Problem 1 =>
In the Dark Tower review, what did the first book of the series appear to be when it started?
Problem 2 =>
Resume the Dark Tower review, writing on from its final sentence.

Text section =>
This 'ere is my attempt at a review of the aforementioned series. I warn you now, reviews ain't my strong suit. Still reading? Masochist, eh? Fair enough, I don't judge.
(I also don't spoil plots - and abhor reviews that do - so don't worry if you haven't read them.)
Considerably longer version, including descriptives and explanations:
On Christmas Day, I received a number of book shaped presents. Three of them turned out to be the first three of Stephen King's Dark Tower series. Pleased as punch, I put them on my desk where I could see them to remind me to read them as soon as possible.
A couple of months ago (my "reminder" idea didn't work), I picked up the first book.
I'll stop using that word and its derivatives now. Promise.
From the get go, this series wasn't what I expected (and continued to wee on my expectations throughout). The first book started as what appeared to be a fantasy western. I persevered with the occasionally strange dialogue (and grew to love it), and quickly devoured what turned out to be the shortest of the series in a very short space of time. By the time I reached the ending, I knew full well that I'd not only read the other two I already owned, but also buy the other four, despite my severe lack of money (praise indeed, I think you'll agree).

Record excerpts =>
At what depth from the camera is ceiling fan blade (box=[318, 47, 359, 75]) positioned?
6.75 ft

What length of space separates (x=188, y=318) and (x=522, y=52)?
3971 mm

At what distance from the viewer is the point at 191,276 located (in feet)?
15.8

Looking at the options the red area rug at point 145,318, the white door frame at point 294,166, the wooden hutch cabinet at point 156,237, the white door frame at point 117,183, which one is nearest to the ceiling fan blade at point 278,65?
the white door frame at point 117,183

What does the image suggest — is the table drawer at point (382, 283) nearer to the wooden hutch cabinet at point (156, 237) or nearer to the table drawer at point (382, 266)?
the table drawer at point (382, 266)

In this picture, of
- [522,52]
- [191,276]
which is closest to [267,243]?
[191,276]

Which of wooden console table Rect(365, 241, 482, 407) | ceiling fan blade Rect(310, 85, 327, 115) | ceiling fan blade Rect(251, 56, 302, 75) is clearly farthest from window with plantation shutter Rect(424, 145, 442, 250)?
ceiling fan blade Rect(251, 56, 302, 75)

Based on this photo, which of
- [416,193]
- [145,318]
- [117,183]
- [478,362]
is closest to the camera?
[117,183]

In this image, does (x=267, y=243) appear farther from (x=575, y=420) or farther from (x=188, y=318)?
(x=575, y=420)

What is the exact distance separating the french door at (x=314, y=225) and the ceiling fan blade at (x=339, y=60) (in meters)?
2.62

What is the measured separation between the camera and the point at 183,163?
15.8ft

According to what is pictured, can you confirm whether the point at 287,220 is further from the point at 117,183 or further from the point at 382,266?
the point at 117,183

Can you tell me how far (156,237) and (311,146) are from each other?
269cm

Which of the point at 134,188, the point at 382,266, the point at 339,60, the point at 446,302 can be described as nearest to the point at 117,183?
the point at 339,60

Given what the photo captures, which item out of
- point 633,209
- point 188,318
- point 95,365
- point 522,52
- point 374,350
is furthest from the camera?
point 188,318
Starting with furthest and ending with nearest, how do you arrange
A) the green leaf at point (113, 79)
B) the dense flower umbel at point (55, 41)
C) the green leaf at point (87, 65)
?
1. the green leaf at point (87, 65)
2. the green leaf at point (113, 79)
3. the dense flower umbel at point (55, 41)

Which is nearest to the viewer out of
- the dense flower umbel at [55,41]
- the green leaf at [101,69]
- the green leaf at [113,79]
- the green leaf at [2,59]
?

Task answer 1 =>
A fantasy western.

Task answer 2 =>
So, I picked up the second book with a rough idea in my head of what to expect. That lasted for the first few pages before Mr. King very kindly took my expectations in his hand and smushed 'em. This happened for the third, fourth and fifth book, and again for the seventh (the sixth wasn't exactly predictable either, but not quite in the same league of expectation-smushingness).
So, some of the things I loved, then:
- The characterisation, especially that of The Gunslinger.
- His choice of characters and their strengths/weaknesses (weaknesses especially, but I shan't spoil).
- Mr. King's omniscient "storyteller" style.
- The back-story. I'm a huge fan of back-story, and King doesn't disappoint. Some say that there's too much, especially in book four, but I disagree.
- The world(s) building.
- The uncountable number of twists, turns and flips.
- The threads of plot that interweave the story, seemingly making little sense, then come together in big "oooooooh, I see!" moments.
- The way that all his worlds (read: books) are interconnected. I won't go further into this, as it'll spoil some parts of the plot.
Stuff I didn't love:
- Ooh, got one!
- It ended.
Stephen King doesn't just create a world with this series, he creates a living, breathing universe.
Ka is a wheel.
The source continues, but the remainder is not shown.